Reading text
● ● ● ●

Choosing an AR: Gas or Piston?

Despite the negative attention courteous of the media, AR style rifles are still one of the most popular platforms available. Whether you are looking to do some target practice, home defense or even hunting (if you live in a jurisdiction which allows it), chances are there is an AR model for you. But, because there are so many models and options available, selecting your first one can be as difficult as hitting your first running coyote. One of the first decisions you will need to make is which type of operating system you need – direct gas impingement or piston system.

Disclaimer – before going any further I want to state that I understand “AR” does not stand for “automatic rifle” or “assault rifle”, nor does it technically address every model by every manufacturer out there. By strict standards, “AR” stands for “ArmaLite Rifle” – originally designed by the ArmaLite Company and later Colt Firearms. For the purpose of this article, I will break some rules by using this term as a general means of describing not only the original model but also the many model copies on the market.

AR-style sporting arms are available with your choice of two different operating systems – direct gas impingement or piston system. I will provide a basic description of each as well as the general pros and cons associated with the specific systems. Hopefully this will assist you in determining which is best for you.

Direct Gas Impingement

With a direct gas system, a small amount of gas is redirect from the forward portion of the barrel into a small tube which runs the length of the barrel, after which it enters the chamber. This gas then drives the bolt carrier to the rear, allowing the weapon to cycle.

AR RiflePROS

  • Because it was used in the original design, it is often considered to have the most proven track record; all the bugs have been worked out long ago.
  • Reliability due to less complicated system utilizing less moving parts.
  • Easy to work on with many parts being interchangeable between manufacturers.
  • Light weight.
  • Cheaper to manufacture and purchase.

CONS

  • Very dirty to operate. Recycled gas entering the chamber also introduces large amounts of dirt and debris.
  • No adjustment available for gas delivery system – it’s all or nothing.
  • Hotter to operate.

Piston System

As with the direct gas impingement system, a small amount of gas is captured and redirected via a small tube. However, instead of entering chamber, the gas hits a rod/piston system which then drives the bolt carrier to the rear and cycles the weapon.

PROS

  • Much cleaner than the gas system due to reduced amount of gas coming in contact with the chamber.
  • System operates fast and weapon cycles quicker.
  • Ability to adjust gas pressure; a very handy feature if using a suppressor or attempting precision shots.

● ● ● ●

Supplied records
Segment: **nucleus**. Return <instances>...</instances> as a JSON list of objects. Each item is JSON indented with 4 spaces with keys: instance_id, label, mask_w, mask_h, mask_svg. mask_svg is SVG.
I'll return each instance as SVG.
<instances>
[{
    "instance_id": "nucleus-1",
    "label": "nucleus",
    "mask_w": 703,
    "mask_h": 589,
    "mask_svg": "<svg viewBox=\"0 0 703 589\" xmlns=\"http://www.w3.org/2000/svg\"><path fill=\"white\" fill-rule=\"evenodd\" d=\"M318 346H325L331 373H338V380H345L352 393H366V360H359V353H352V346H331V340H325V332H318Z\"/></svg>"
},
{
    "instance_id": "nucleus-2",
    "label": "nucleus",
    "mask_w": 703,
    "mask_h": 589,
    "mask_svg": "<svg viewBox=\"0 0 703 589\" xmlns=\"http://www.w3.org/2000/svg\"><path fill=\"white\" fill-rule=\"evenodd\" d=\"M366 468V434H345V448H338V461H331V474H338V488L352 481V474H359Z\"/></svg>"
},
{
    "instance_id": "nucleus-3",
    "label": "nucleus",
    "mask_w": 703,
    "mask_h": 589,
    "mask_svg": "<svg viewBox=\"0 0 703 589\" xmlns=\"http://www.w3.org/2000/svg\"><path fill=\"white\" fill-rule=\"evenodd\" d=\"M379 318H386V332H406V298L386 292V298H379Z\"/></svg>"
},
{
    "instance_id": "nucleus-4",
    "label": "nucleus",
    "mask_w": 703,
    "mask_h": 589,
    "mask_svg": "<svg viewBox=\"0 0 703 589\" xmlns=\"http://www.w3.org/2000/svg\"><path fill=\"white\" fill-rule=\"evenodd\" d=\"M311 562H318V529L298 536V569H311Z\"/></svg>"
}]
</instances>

● ● ● ●

Aim of the exercise
List every drawback of the direct gas impingement system that the article on choosing an AR gives.

Task answer
- It is very dirty to operate, because recycled gas entering the chamber brings in large amounts of dirt and debris.
- The gas delivery system cannot be adjusted; it is all or nothing.
- It runs hotter.